Start of TASK INPUT
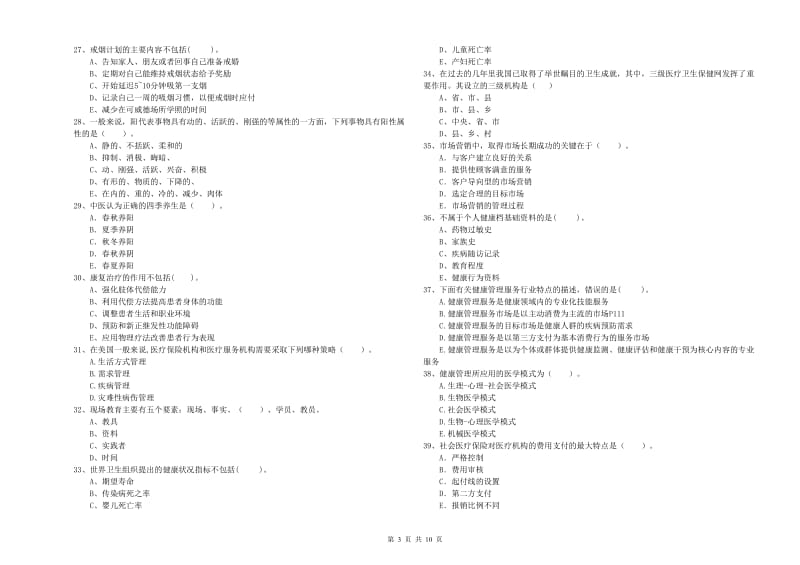 2020年健康管理师二级《理论知识》全真模拟试卷A卷 附解析.doc_第3页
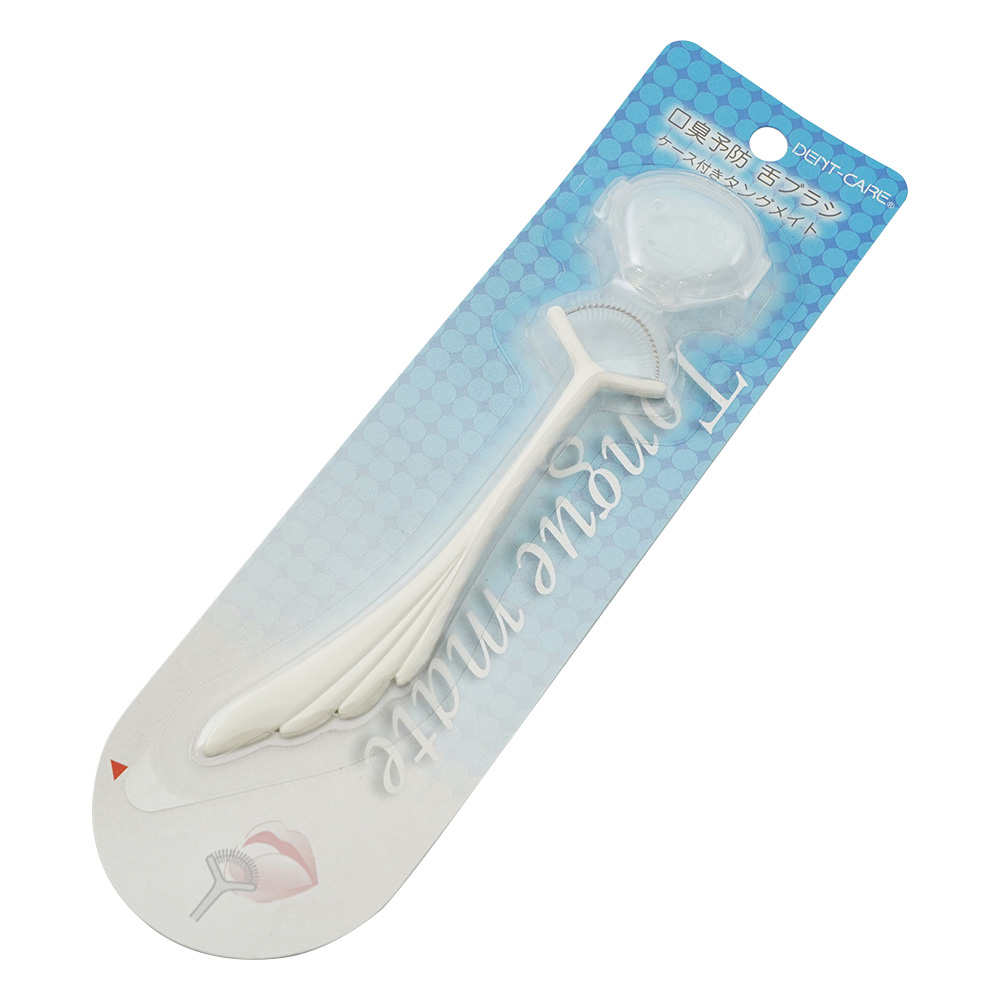 タングメイト（舌ブラシ） 白 ケース付き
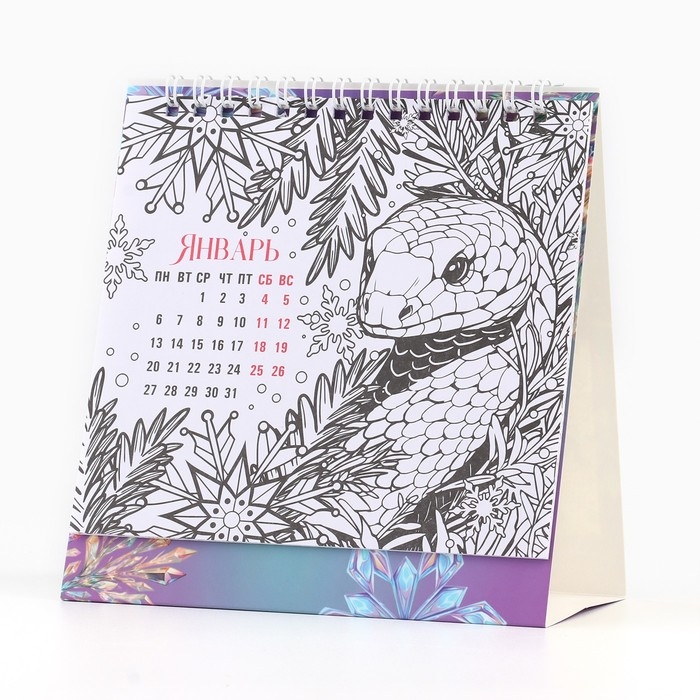 Календарь 2025настольный с раскраской антистресс «Новый год: Счастья в Нового году», 14,2 х 15 см, новогодняя серия Календарь 2025настольный с раскраской антистресс «Новый год: Счастья в Нового году», 14,2 х 15 см, новогодняя серия
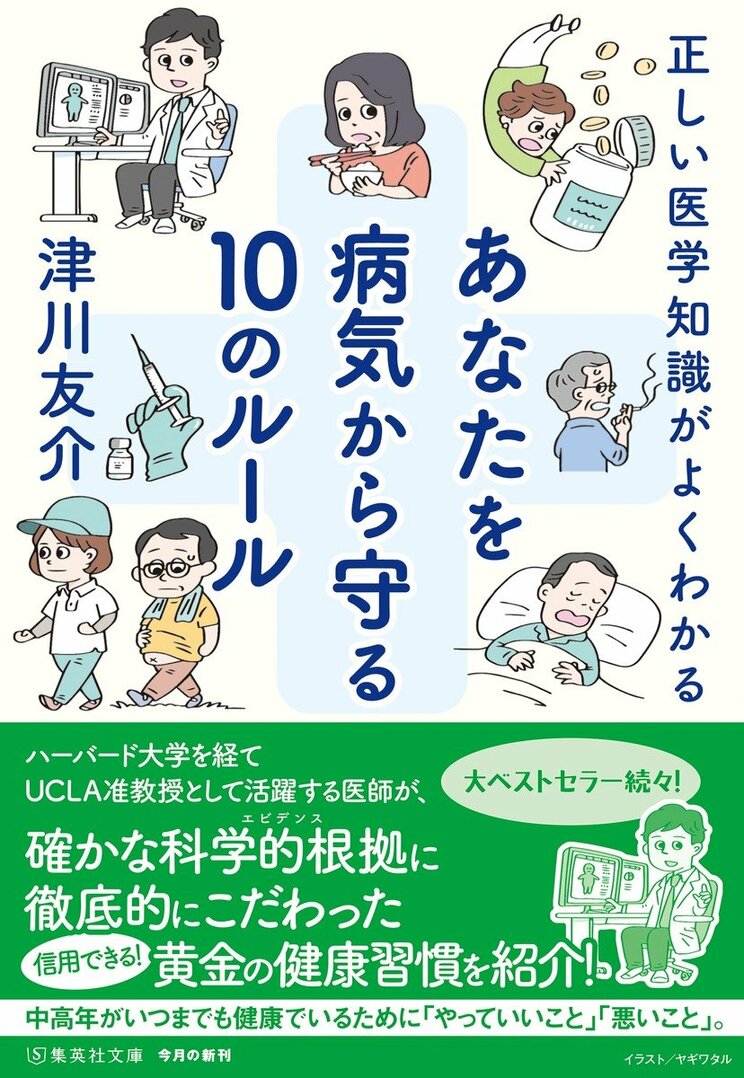 正しい医学知識がよくわかる　あなたを病気から守る10のルール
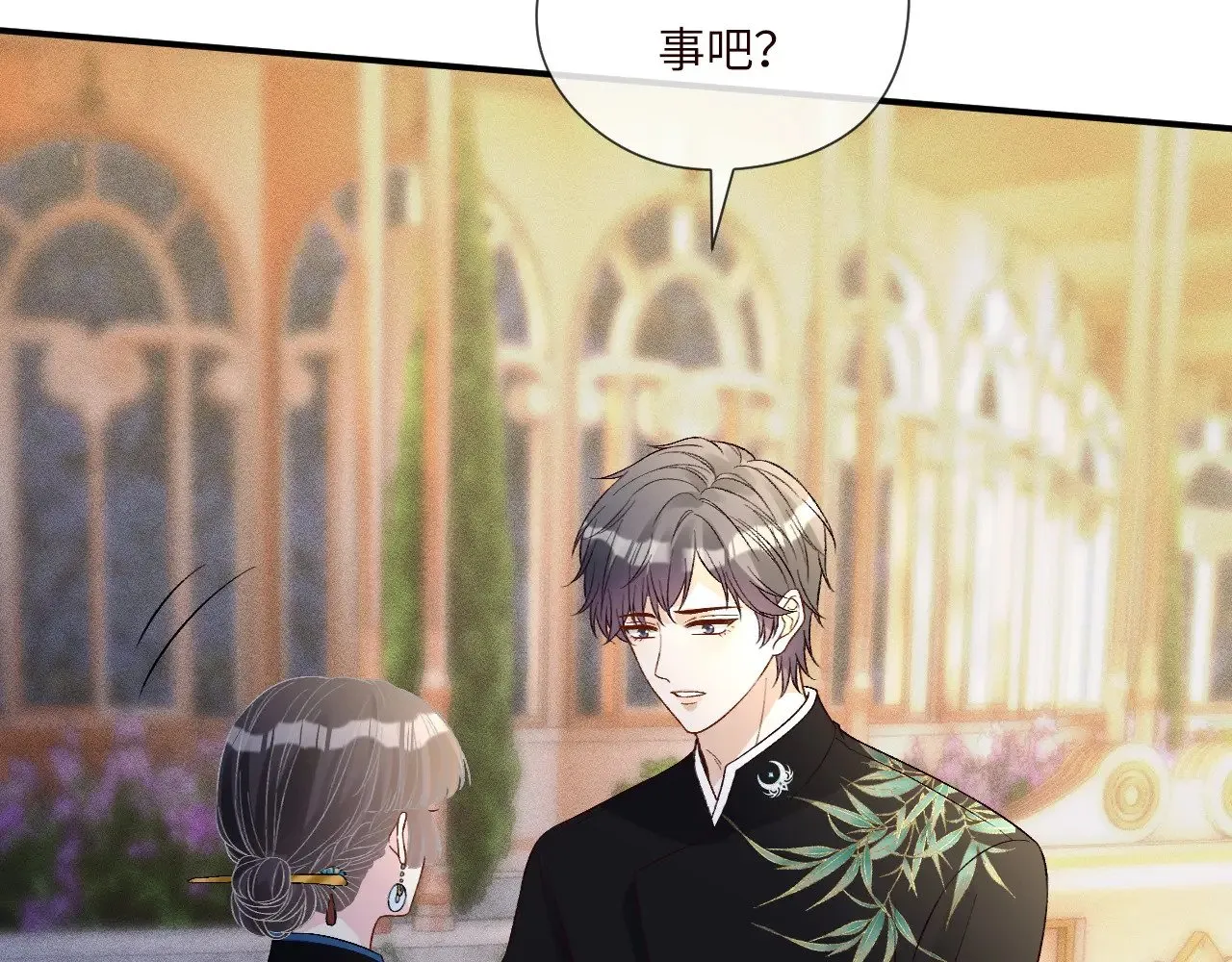 第333 超级杀手95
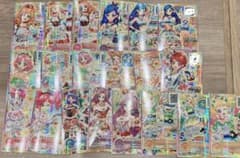 アイカツ カード セット サイン入り 不揃い 20枚 アイカツカードセット サイン入り 不揃い 20枚 - メルカリ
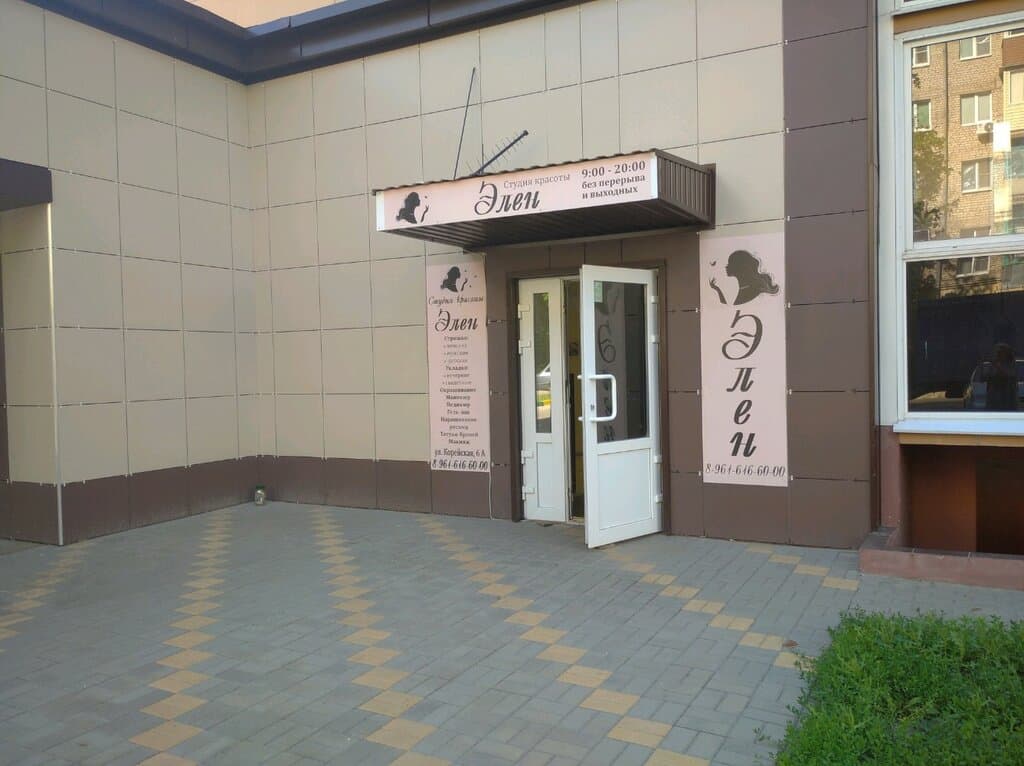Салон красоты Элен
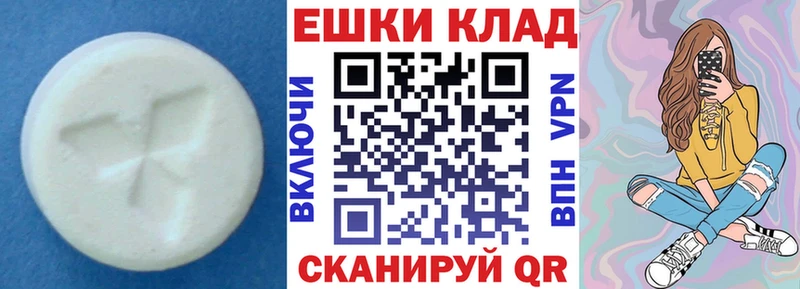 как найти закладки  Владикавказ  Экстази DUBAI 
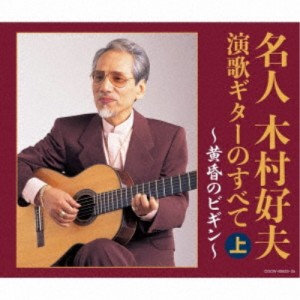 木村好夫／名人木村好夫 演歌ギターのすべて(上) 【CD】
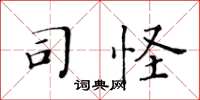 黄华生司怪楷书怎么写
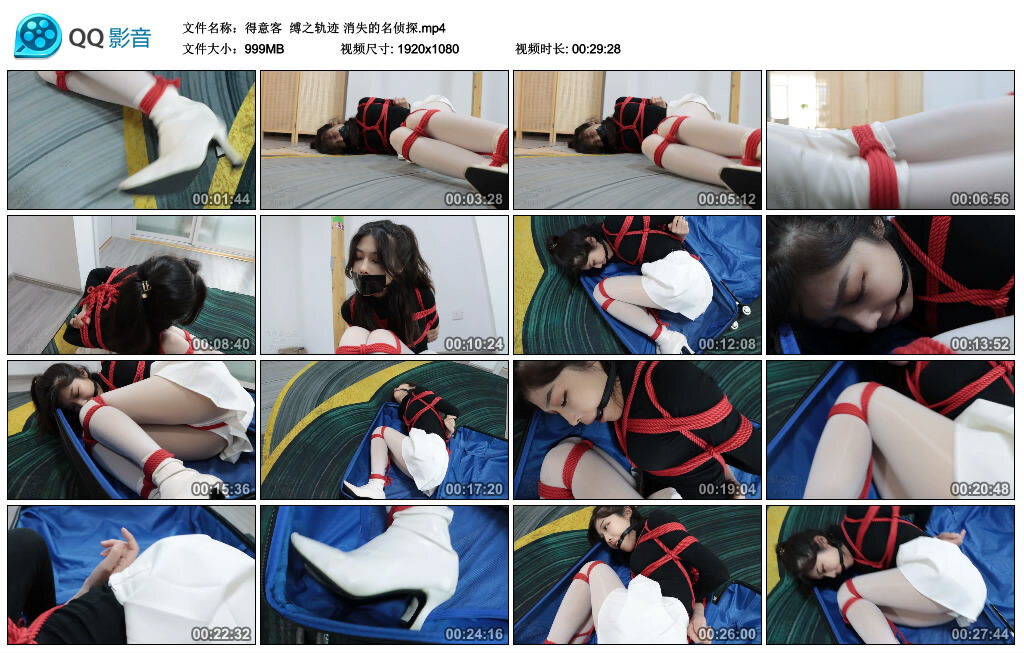 【得意客】缚之轨迹 消失的名侦探_HD绳艺资源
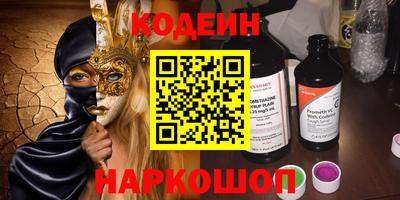 мдма Лесосибирск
End of TASK INPUT
#### [REQUIRED WORK]
Change every "サイン入り" in these lines to "サインなし", keeping everything else the same, and leave out the pictures.

#### [WRITTEN ANSWER]
 2020年健康管理师二级《理论知识》全真模拟试卷A卷 附解析.doc_第3页
 タングメイト（舌ブラシ） 白 ケース付き
 Календарь 2025настольный с раскраской антистресс «Новый год: Счастья в Нового году», 14,2 х 15 см, новогодняя серия Календарь 2025настольный с раскраской антистресс «Новый год: Счастья в Нового году», 14,2 х 15 см, новогодняя серия
 正しい医学知識がよくわかる　あなたを病気から守る10のルール
 第333 超级杀手95
 アイカツ カード セット サインなし 不揃い 20枚 アイカツカードセット サインなし 不揃い 20枚 - メルカリ
Салон красоты Элен
 как найти закладки  Владикавказ  Экстази DUBAI 
 木村好夫／名人木村好夫 演歌ギターのすべて(上) 【CD】
 黄华生司怪楷书怎么写
 【得意客】缚之轨迹 消失的名侦探_HD绳艺资源
 мдма Лесосибирск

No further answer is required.